### Your task:
Turn every line of the records below into a numbered list, skipping blank lines and leaving out the pictures.

### Data lines:
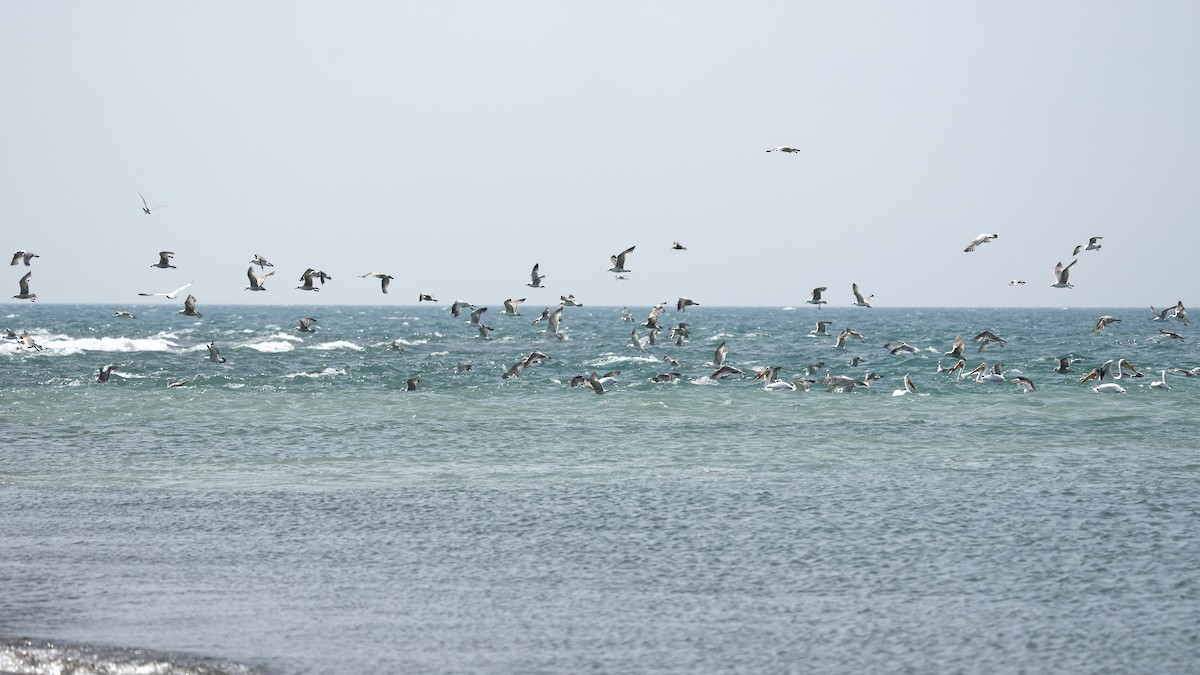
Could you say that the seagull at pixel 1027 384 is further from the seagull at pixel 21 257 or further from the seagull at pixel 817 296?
the seagull at pixel 21 257

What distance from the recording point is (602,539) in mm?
15562

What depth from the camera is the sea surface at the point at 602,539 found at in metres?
11.2

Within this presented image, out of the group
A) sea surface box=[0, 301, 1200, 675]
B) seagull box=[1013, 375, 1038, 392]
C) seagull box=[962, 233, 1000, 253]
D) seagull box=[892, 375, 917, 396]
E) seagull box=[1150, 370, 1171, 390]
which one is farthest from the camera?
seagull box=[1013, 375, 1038, 392]

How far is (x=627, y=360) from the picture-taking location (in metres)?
55.2

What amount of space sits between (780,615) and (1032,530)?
5426mm

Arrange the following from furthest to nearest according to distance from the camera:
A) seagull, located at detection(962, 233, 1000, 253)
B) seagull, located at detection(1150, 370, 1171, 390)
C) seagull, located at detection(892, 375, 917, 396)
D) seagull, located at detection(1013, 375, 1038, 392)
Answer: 1. seagull, located at detection(1013, 375, 1038, 392)
2. seagull, located at detection(1150, 370, 1171, 390)
3. seagull, located at detection(892, 375, 917, 396)
4. seagull, located at detection(962, 233, 1000, 253)

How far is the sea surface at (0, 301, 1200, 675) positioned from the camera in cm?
1117

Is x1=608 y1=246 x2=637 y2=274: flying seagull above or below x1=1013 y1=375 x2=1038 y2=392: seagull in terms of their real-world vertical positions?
above

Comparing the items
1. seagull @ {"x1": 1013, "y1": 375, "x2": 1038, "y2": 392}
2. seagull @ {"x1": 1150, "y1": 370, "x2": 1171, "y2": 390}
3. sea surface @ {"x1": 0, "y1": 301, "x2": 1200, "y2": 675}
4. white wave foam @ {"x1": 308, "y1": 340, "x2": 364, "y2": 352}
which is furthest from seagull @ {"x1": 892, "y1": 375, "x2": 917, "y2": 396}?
white wave foam @ {"x1": 308, "y1": 340, "x2": 364, "y2": 352}

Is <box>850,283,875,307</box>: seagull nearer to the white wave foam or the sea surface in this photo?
the sea surface

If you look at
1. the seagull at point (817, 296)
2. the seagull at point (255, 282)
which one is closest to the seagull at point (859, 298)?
the seagull at point (817, 296)

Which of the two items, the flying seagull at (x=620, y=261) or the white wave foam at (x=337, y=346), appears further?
the white wave foam at (x=337, y=346)

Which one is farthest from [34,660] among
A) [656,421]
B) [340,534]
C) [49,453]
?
[656,421]

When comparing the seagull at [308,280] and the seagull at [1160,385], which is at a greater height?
the seagull at [308,280]
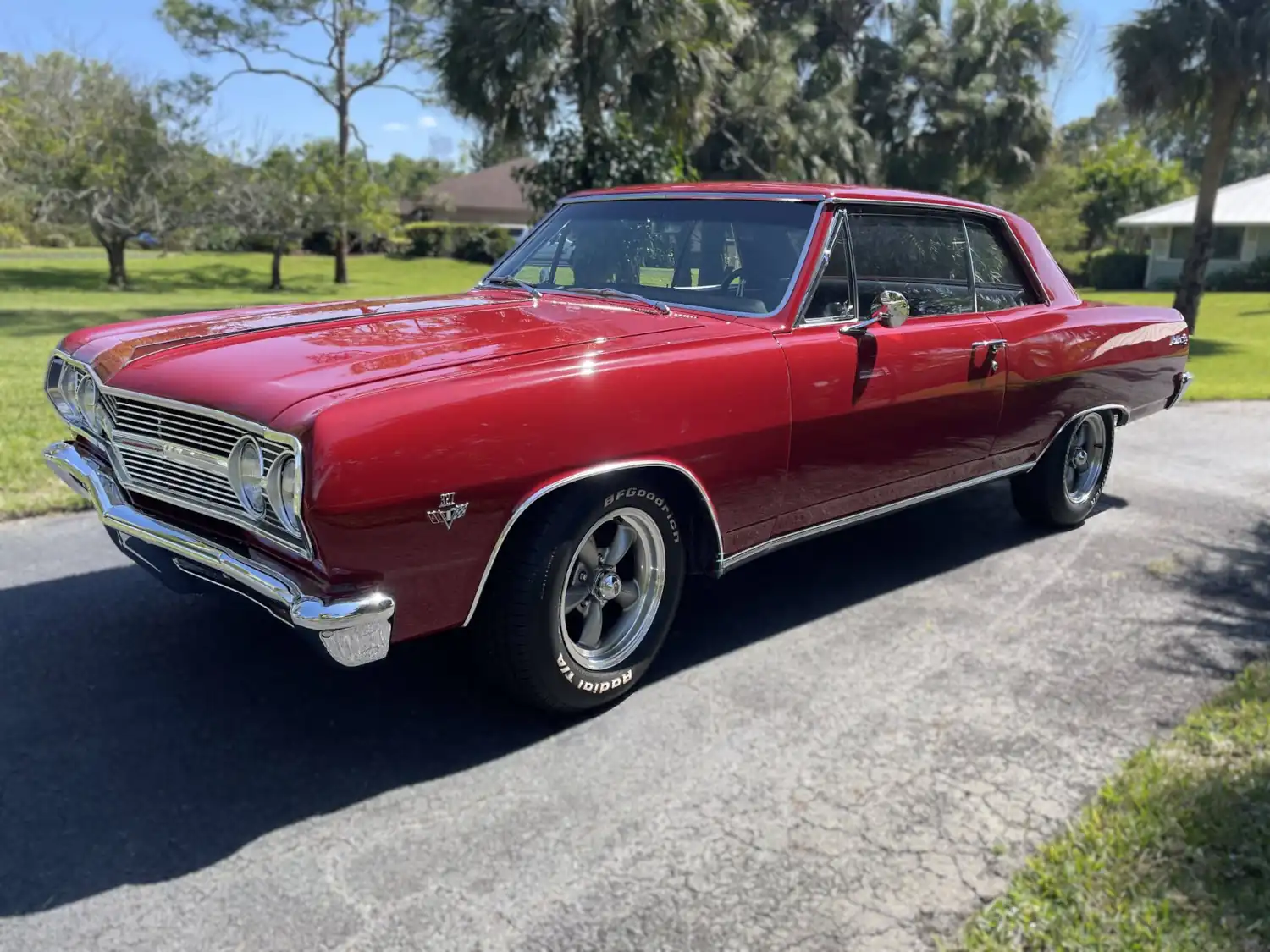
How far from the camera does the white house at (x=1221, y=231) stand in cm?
3228

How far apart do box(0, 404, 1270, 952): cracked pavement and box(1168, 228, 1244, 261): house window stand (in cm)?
3392

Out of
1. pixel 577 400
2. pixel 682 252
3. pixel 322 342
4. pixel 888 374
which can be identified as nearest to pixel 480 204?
pixel 682 252

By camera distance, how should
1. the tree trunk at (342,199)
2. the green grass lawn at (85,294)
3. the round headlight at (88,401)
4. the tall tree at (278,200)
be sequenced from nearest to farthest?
the round headlight at (88,401)
the green grass lawn at (85,294)
the tall tree at (278,200)
the tree trunk at (342,199)

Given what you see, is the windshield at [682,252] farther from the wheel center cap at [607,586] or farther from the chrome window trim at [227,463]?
the chrome window trim at [227,463]

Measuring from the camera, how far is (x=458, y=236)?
40.4 meters

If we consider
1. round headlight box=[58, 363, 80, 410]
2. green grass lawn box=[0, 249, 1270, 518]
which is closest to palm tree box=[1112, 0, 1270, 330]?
green grass lawn box=[0, 249, 1270, 518]

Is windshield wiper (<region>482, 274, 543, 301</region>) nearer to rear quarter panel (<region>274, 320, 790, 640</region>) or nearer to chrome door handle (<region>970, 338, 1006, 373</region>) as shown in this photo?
rear quarter panel (<region>274, 320, 790, 640</region>)

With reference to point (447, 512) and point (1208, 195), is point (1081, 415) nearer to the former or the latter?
point (447, 512)

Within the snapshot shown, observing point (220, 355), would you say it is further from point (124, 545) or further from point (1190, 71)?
point (1190, 71)

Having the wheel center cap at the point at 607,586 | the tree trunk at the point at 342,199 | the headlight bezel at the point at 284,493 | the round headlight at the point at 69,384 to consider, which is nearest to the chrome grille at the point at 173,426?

### Answer for the task:
1. Could you say that the seagull at pixel 1027 384 is further from the seagull at pixel 21 257 or further from the seagull at pixel 817 296?
2. the seagull at pixel 21 257
3. What distance from the recording point is (602,539) in mm?
4. 15562
5. What depth from the camera is the sea surface at the point at 602,539 found at in metres?
6. 11.2
7. Within this presented image, out of the group
8. A) sea surface box=[0, 301, 1200, 675]
9. B) seagull box=[1013, 375, 1038, 392]
10. C) seagull box=[962, 233, 1000, 253]
11. D) seagull box=[892, 375, 917, 396]
12. E) seagull box=[1150, 370, 1171, 390]
13. which one is farthest from the camera?
14. seagull box=[1013, 375, 1038, 392]
15. How far is (x=627, y=360) from the picture-taking location (in metres)?
16. 55.2
17. What amount of space sits between (780,615) and (1032,530)?
18. 5426mm
19. Arrange the following from furthest to nearest according to distance from the camera:
20. A) seagull, located at detection(962, 233, 1000, 253)
21. B) seagull, located at detection(1150, 370, 1171, 390)
22. C) seagull, located at detection(892, 375, 917, 396)
23. D) seagull, located at detection(1013, 375, 1038, 392)
24. Answer: 1. seagull, located at detection(1013, 375, 1038, 392)
25. 2. seagull, located at detection(1150, 370, 1171, 390)
26. 3. seagull, located at detection(892, 375, 917, 396)
27. 4. seagull, located at detection(962, 233, 1000, 253)
28. How far is the sea surface at (0, 301, 1200, 675) positioned from the camera in cm?
29. 1117
30. Is x1=608 y1=246 x2=637 y2=274: flying seagull above or below x1=1013 y1=375 x2=1038 y2=392: seagull in terms of their real-world vertical positions?
31. above
32. Comparing the items
33. 1. seagull @ {"x1": 1013, "y1": 375, "x2": 1038, "y2": 392}
34. 2. seagull @ {"x1": 1150, "y1": 370, "x2": 1171, "y2": 390}
35. 3. sea surface @ {"x1": 0, "y1": 301, "x2": 1200, "y2": 675}
36. 4. white wave foam @ {"x1": 308, "y1": 340, "x2": 364, "y2": 352}
37. which is furthest from seagull @ {"x1": 892, "y1": 375, "x2": 917, "y2": 396}?
38. white wave foam @ {"x1": 308, "y1": 340, "x2": 364, "y2": 352}
39. Is <box>850,283,875,307</box>: seagull nearer to the white wave foam or the sea surface in this photo?
40. the sea surface
41. If you look at
42. 1. the seagull at point (817, 296)
43. 2. the seagull at point (255, 282)
44. which one is closest to the seagull at point (859, 298)?
45. the seagull at point (817, 296)
46. Which of the two items, the flying seagull at (x=620, y=261) or the white wave foam at (x=337, y=346), appears further?
47. the white wave foam at (x=337, y=346)
48. Which one is farthest from [34,660] among
49. A) [656,421]
50. B) [340,534]
51. C) [49,453]
52. ?
53. [656,421]
54. When comparing the seagull at [308,280] and the seagull at [1160,385], which is at a greater height?
55. the seagull at [308,280]
56. How far from the camera does the white house at (x=1221, y=231) stand in cm?
57. 3228
58. How far apart do box(0, 404, 1270, 952): cracked pavement and box(1168, 228, 1244, 261): house window stand (in cm)?
59. 3392
60. Out of
61. 1. pixel 577 400
62. 2. pixel 682 252
63. 3. pixel 322 342
64. 4. pixel 888 374
65. which can be identified as nearest to pixel 480 204?
66. pixel 682 252
67. By camera distance, how should
68. 1. the tree trunk at (342,199)
69. 2. the green grass lawn at (85,294)
70. 3. the round headlight at (88,401)
71. 4. the tall tree at (278,200)
72. be sequenced from nearest to farthest?
73. the round headlight at (88,401)
74. the green grass lawn at (85,294)
75. the tall tree at (278,200)
76. the tree trunk at (342,199)
77. Given what you see, is the windshield at [682,252] farther from the wheel center cap at [607,586] or farther from the chrome window trim at [227,463]?
78. the chrome window trim at [227,463]
79. Measuring from the camera, how far is (x=458, y=236)?
80. 40.4 meters
81. If we consider
82. 1. round headlight box=[58, 363, 80, 410]
83. 2. green grass lawn box=[0, 249, 1270, 518]
84. which is closest to palm tree box=[1112, 0, 1270, 330]?
85. green grass lawn box=[0, 249, 1270, 518]
86. Is windshield wiper (<region>482, 274, 543, 301</region>) nearer to rear quarter panel (<region>274, 320, 790, 640</region>) or nearer to chrome door handle (<region>970, 338, 1006, 373</region>) as shown in this photo?
87. rear quarter panel (<region>274, 320, 790, 640</region>)
88. With reference to point (447, 512) and point (1208, 195), is point (1081, 415) nearer to the former or the latter?
89. point (447, 512)
90. Within the snapshot shown, observing point (220, 355), would you say it is further from point (124, 545) or further from point (1190, 71)?
91. point (1190, 71)
92. Having the wheel center cap at the point at 607,586 | the tree trunk at the point at 342,199 | the headlight bezel at the point at 284,493 | the round headlight at the point at 69,384 to consider, which is nearest to the chrome grille at the point at 173,426?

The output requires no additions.